Sisters of Salt and Iron (The Sisters of Blood and Spirit, #2)

“This isn’t rude.” Her eyes widened to a point that they were too big for her face, giving her a creepy-doll look. “You don’t want to see me get rude.”


She had that right. “Okay, I’m going.” I slowly walked around her. Woodstock had gotten up and was coming after me again. I doubted he’d let the librarian stand in his way.

I picked up one of the heavy wooden chairs and threw it at him. He only had one eye, and it wasn’t on the side closest to me, so he didn’t see it coming. It crashed into him, knocking him off his feet and sending him sprawling across another table.

The librarian let loose something that sounded like a cross between a squeal and the roar of a T. rex in Jurassic Park. I didn’t stick around for the rest of her reaction or Woodstock’s recovery. By the time she turned that anger toward me, I was already running out the door.





WREN


It was pointless trying to fight him. This place and these ghosts did something to me. Pulled me in. Loved me. They whispered to me all the things I could do if I weren’t bound by living morality, if I weren’t afraid to be my true self.

And Noah talked to me of eyes, and how they reflected a person’s soul. When we were alone, and it was just me and him, merged into one, he told me I could take as many eyes as I wanted—from both the living and the dead—on All Hallows’ Eve.
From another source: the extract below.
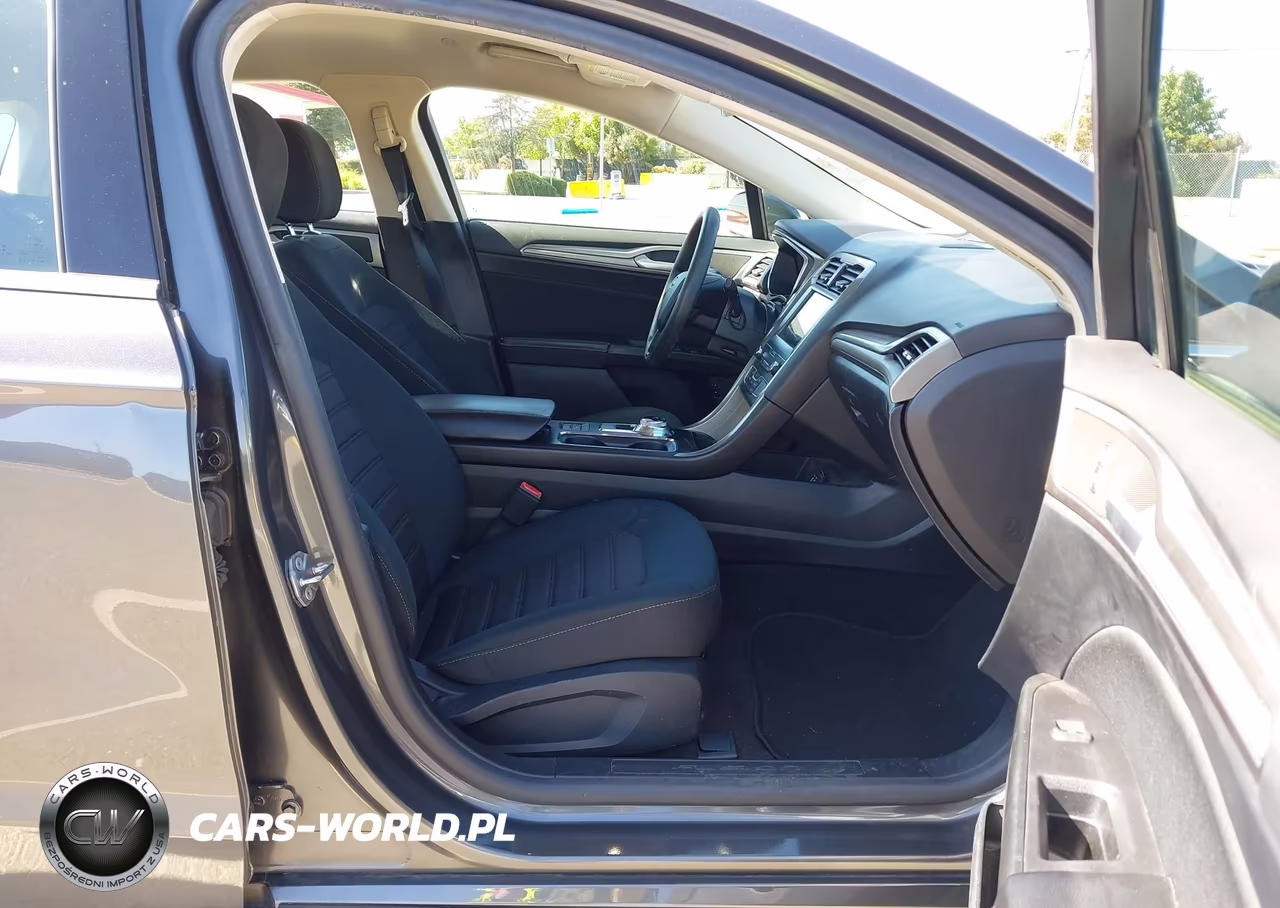 2020 Ford Fusion Hybrid Se VIN:3FA6P0LUXLR265037 - 5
I could do whatever I pleased, and there’d be no one to stop me. No one strong enough, especially once my sister was dealt with.

I tried to hold on to Lark. I reached for her in the dark, but then the dark started swimming, seething with terrible creatures that wanted to tear me apart, and I shrank back in fear. Why had my sister left me to this place? Why hadn’t she come for me? Why didn’t she save me?
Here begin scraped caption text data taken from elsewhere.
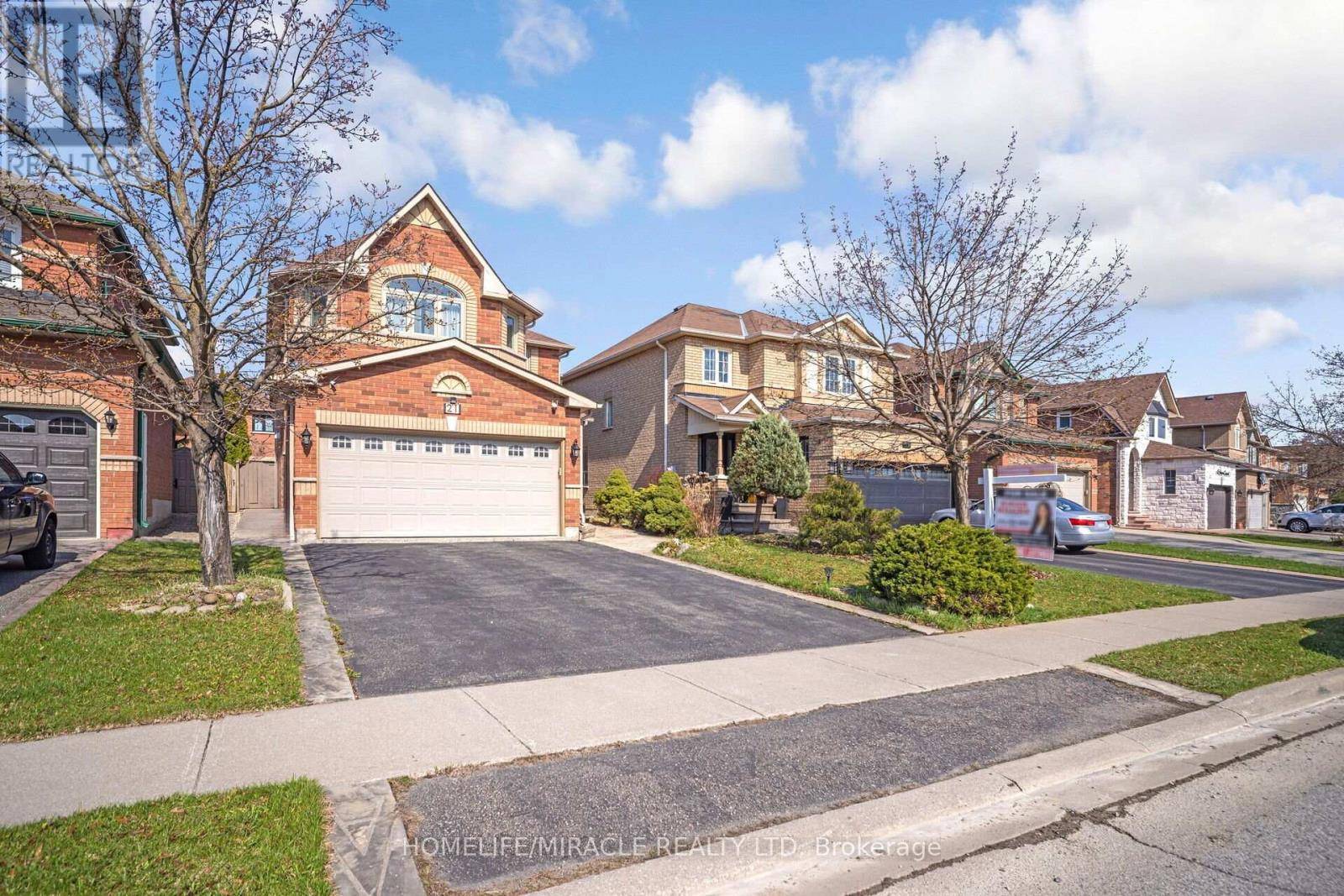 Brampton (snelgrove), ON L7A1J2,21 NATIONAL CRESCENT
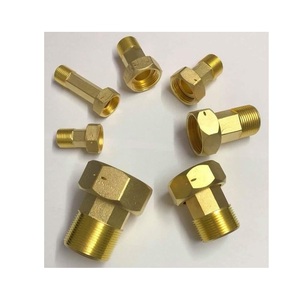 黄铜水表螺母联轴器和带强力螺纹的无泄漏配件，用于供水系统中的安全管道连接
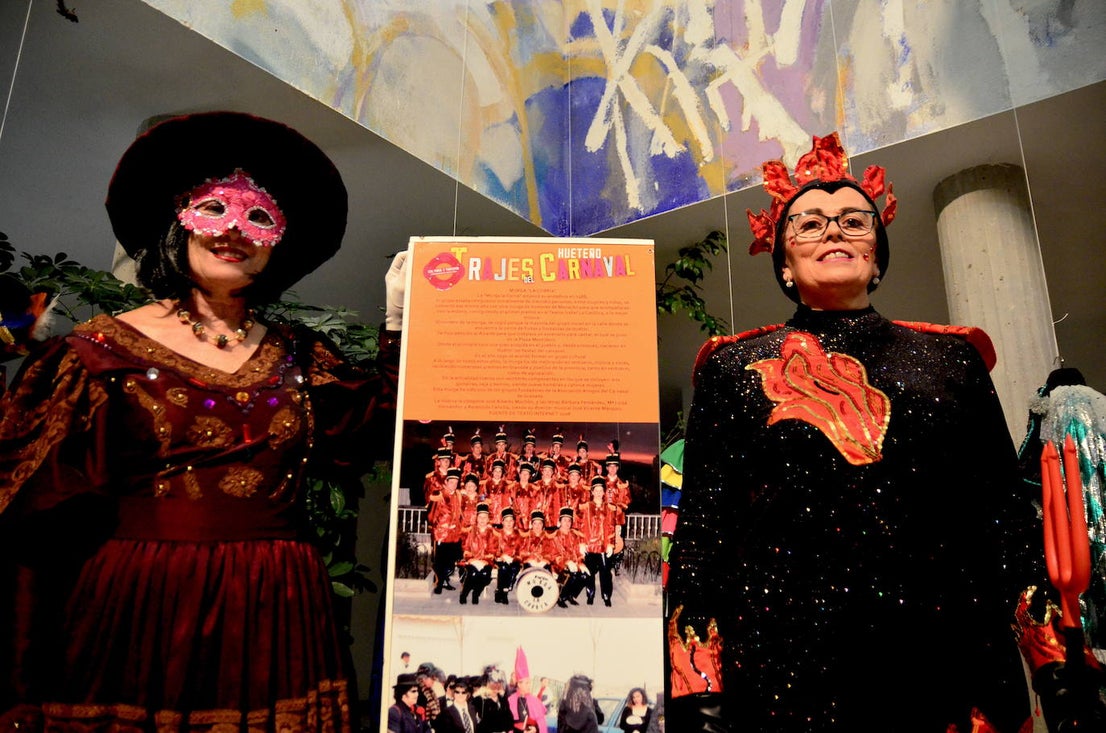 Huétor Vega expone los trajes de su carnaval tradicional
“She’s more concerned about her breather friends,” Noah whispered. “She’s one of them. They’re more important to her than you.”

I wanted to tell him he was wrong, but I couldn’t, because I wondered if maybe he was right. All she ever did was talk about protecting the living, and her friends, and her breather boyfriend whom she’d never even noticed when he was a fat, funny-looking kid. Shallow and disloyal, that was my sister.

I tried to run away from the things that nipped and bit, but there was nothing but darkness around me, and I didn’t know where to go. I was scared, and I was angry. So angry.

Lark had done this.

Strong fingers wrapped around my wrist, and for a second I thought it was Noah, but it wasn’t. It was a girl. Then I hoped it might be my sister, but of course it wasn’t her. She wasn’t coming.

Hair the color of blood broke through the darkness, followed by a face as pale as the grave, and eyes that glittered like ice. Lips, stained berry-red. I knew that face.

“You don’t belong here,” she told me, though her lips didn’t move. “You need to leave. You have work to do.” Her voice was soft but strong, and I believed what she said to me.

“I don’t know the way out,” I told her.

“Yes, you do,” she said, and gave me a push.

Up and out I drifted, until the dense black gave way to moonlight and candles, something soft and scratchy on what Noah called “the phonograph.” He was wrapped up in me, and I was wrapped up in him, so perfectly that we were one.

I’d fought him at first, but I soon learned I didn’t have a choice.

“I thought I’d lost you for a moment,” he said. “But I’ll never lose you, will I, Wren? You’re mine for as long as I want you.”

“As long as I want you,” I repeated, and he laughed, the sound reverberating through me like a wave moving through the ocean. I wanted to ask him what was so funny, but it didn’t matter.

I laughed, too.





LARK


Halloween.

“You know, I used to love Halloween,” I told Roxi as we got ready for the concert in my room.

“You loved it right up until Kevin’s party,” she reminded me. “Right before things got weird.”

“My whole life is weird,” I muttered, arranging my hair on top of my head. I’d gathered it up into a high ponytail and then wrapped it into a thick coil. I took two slender iron bars the size and shape of chopsticks and slid them through the bun, anchoring it to my head. To anyone else, they’d just look like hair decorations, but they were ghost-stickers. They were a little heavy, but wearing my hair high on my crown took the brunt of the weight, so I didn’t feel like every strand was being pulled out at the root.

“Good thing you have friends who like weird.”

I turned to her. “You know, normal people would have cut and run by now. I don’t know why you guys stick around.”

She shot me a dirty look. “Because we’re stupid.”